> Assignment: A word-for-word reproduction of the data below is needed, with no pictures in it.

━━━━━ Information

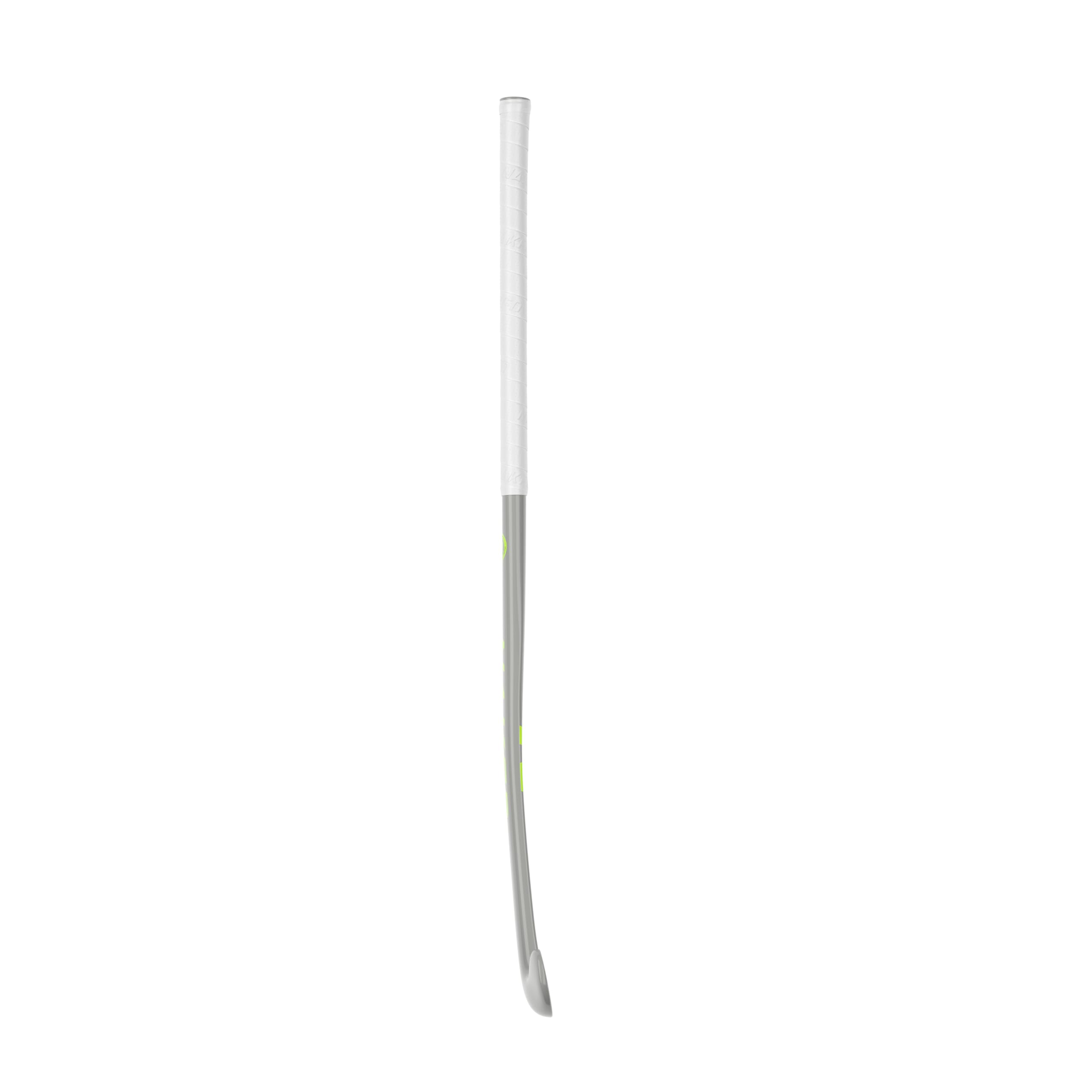 Naked Prodigy Grey | 10% Carbono | Temporada 2022/23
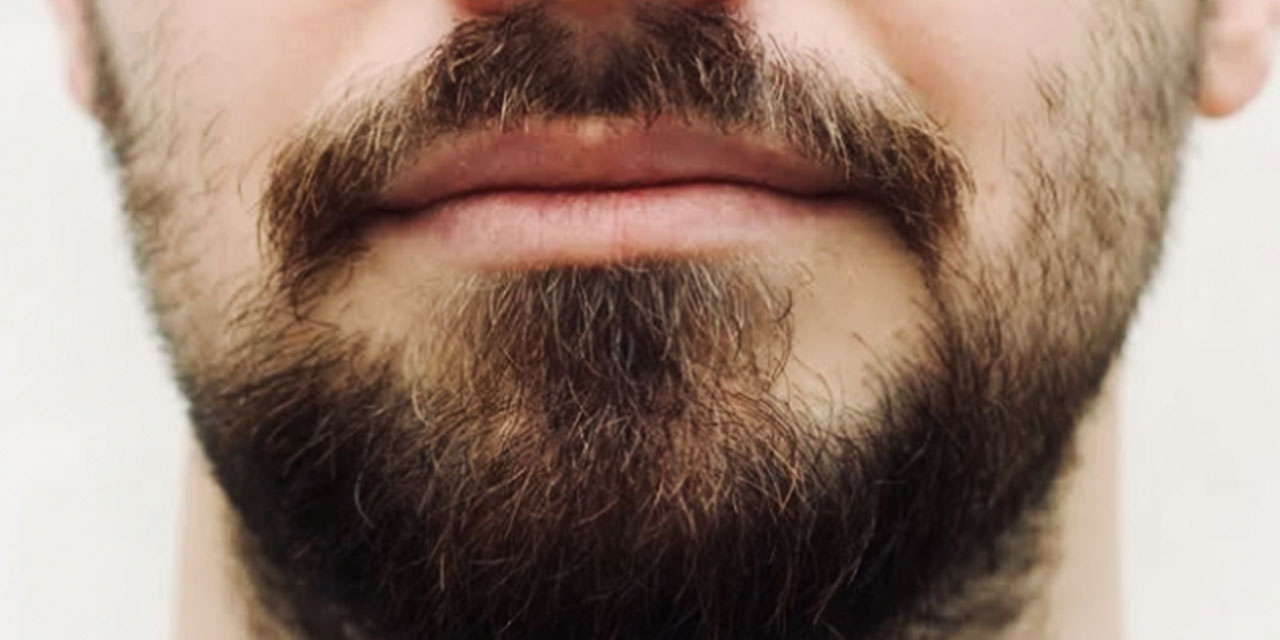 Bediüzzaman: Eğer sakal olsaydı, tıraş edilseydi, Risale-i Nur'a büyük bir zarardı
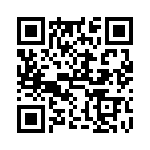 TL7712ACPG4 QRCode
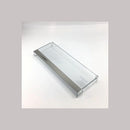 painel original frigorífico Bosch código 12000349 compatível Siemens
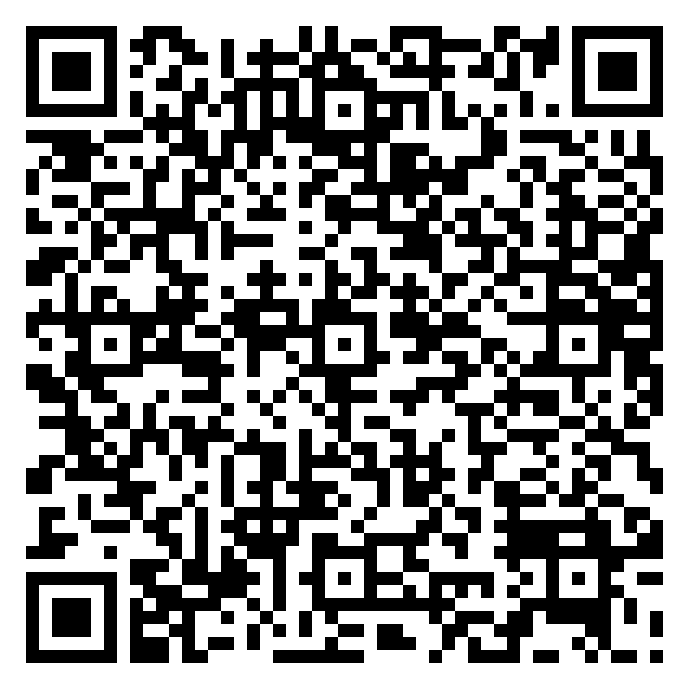 QR code 38865327600000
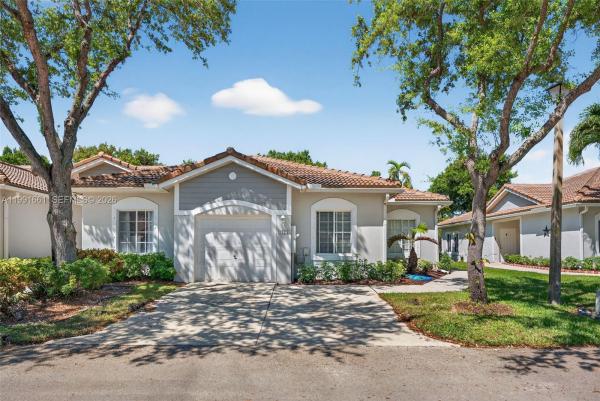 Waterways, 1221 SW 48th Ter, Deerfield Beach, Florida 33442, image 1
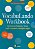 Livro VocabuLando workbook: Exercícios de tradução e vers... - Imagem 1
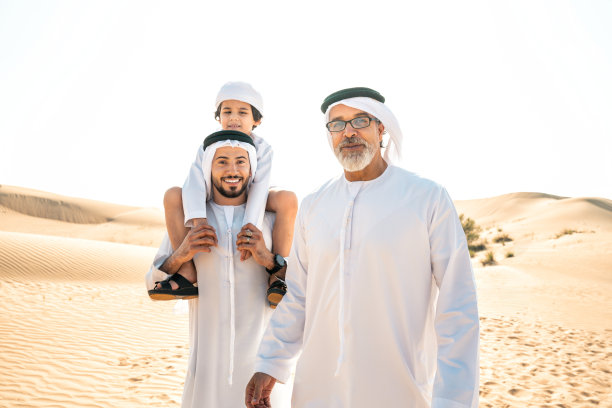 sheikh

━━━━━━━━━━

> Answer space:
 Naked Prodigy Grey | 10% Carbono | Temporada 2022/23
 Bediüzzaman: Eğer sakal olsaydı, tıraş edilseydi, Risale-i Nur'a büyük bir zarardı
 TL7712ACPG4 QRCode
 painel original frigorífico Bosch código 12000349 compatível Siemens
 QR code 38865327600000
 Waterways, 1221 SW 48th Ter, Deerfield Beach, Florida 33442, image 1
 Livro VocabuLando workbook: Exercícios de tradução e vers... - Imagem 1
 sheikh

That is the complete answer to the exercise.